Regardless of the Openreach outcome, BT has much to prove. With the purchase of EE it’s added millions of new customers, some of whom will have abandoned the company in the past over its service standards. I’m among them, and, like many, I’m not exactly thrilled to be back in the fold.

Regardless of which division customers finds themselves in, BT needs to prove that big can be just as beautiful for the consumer as it is for the investor. Happy customers make for a quiet life for regulators, and regulators do rather like a quiet life.

Expect no thrown stones from M&G’s glass house

Back in 2010, M&G chief executive Michael McLintock prompted chants from the floor at a stormy AGM held by its owner Prudential, at a time when shareholder dissatisfaction was at its height.

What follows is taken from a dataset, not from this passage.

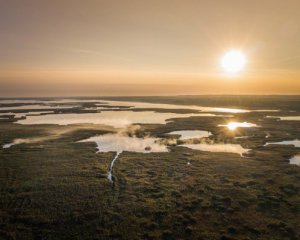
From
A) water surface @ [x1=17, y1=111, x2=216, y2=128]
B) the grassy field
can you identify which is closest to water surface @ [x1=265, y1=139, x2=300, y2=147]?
the grassy field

Mr McLintock was the small shareholders’ chosen champion; their choice to run a company that had spectacularly botched a bid for the Asian insurer AIA, at a considerable cost to them.

But did Mr McLintock, who enjoyed a staggering salary and bonus package, deserve their fealty?

During a reign that is drawing to a close after nearly two decades, M&G, run as a semi-independent republic of the Prudential empire, has been a pillar of the City establishment.

When there have been governance issues at companies in which it has invested its customers money, M&G has preferred to work behind the scenes rather than making public statements. Its defenders argue that this is the best way to get things done.

But is that really the case, particularly if you’re unwilling to vote where it counts when faced with recalcitrant boards? As has often been the case with M&G.

During the so called “shareholder spring” of 2012, I revealed in this newspaper that Legal & General opposed management resolutions at 76 different companies. M&G didn’t manage even a third of that.

Mr McLintock’s replacement will be Anne Richards, the chief investment officer of Aberdeen Asset Management. She’ll make £400,000 annually, could earn six times that in bonuses. Not to mention long-term share awards and a golden hello. Given that, would you expect to see M&G getting involved in any pay disputes? No. Neither would I.